Wolves howl to communicate with others long-distance, mark territory boundaries or define the position of the other wolves. Among their domesticated relatives, our best friend the dog, the situation seems a bit more complicated: some breeds are widely believed to be “hard-howlers”, meaning that they frequently howl, even in ‘reply’ to irrelevant sounds like bells, sirens or music, while others never howl even once during their life, even though they are capable of producing them.
Researchers of the Department of Ethology, Eötvös Loránd University aimed to solve the mystery of the dogs' howling. It is the first study whose findings support the hypothesis that domestication and selective breeding by humans fundamentally changed the vocal repertoire and both the perception and production of howling in dogs. This insight brings us closer to understanding the history and impact of the relationship between humans and domestic dogs.
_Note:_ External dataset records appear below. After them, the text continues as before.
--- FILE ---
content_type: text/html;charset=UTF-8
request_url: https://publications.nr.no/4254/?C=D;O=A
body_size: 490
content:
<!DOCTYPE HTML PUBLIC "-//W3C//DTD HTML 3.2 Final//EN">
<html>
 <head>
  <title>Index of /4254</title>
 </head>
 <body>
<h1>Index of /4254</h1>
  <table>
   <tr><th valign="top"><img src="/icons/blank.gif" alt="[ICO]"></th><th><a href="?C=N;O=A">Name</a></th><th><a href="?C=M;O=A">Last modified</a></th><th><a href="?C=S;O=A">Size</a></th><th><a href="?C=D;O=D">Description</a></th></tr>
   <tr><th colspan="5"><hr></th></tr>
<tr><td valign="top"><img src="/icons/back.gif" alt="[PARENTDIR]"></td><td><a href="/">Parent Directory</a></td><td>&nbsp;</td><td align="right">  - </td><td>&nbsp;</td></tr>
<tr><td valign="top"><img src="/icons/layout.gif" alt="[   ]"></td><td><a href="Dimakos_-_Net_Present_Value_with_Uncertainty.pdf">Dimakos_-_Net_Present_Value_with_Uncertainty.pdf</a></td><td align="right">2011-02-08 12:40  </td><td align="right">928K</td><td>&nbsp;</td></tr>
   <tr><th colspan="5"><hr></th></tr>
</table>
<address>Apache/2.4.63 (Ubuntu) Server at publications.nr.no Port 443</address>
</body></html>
In this research, they tested 68 purebred family dogs by playing back recordings of wolf howls and observing their reactions in a behavioural laboratory.
"According to our results, breeds which are genetically more similar to wolves (“ancient breeds”), are more prone to reply with their own howls to wolf howl playbacks. On the other hand, breeds more distantly related to wolves (“modern breeds”) typically reacted with barking instead of howls. It seems that although howling is present in most breeds’ repertoire, it lost its functionality due to the changed social environment, thus, modern breeds do not use it in adequate situations” - explains Fanni Lehoczki, the first author of the study.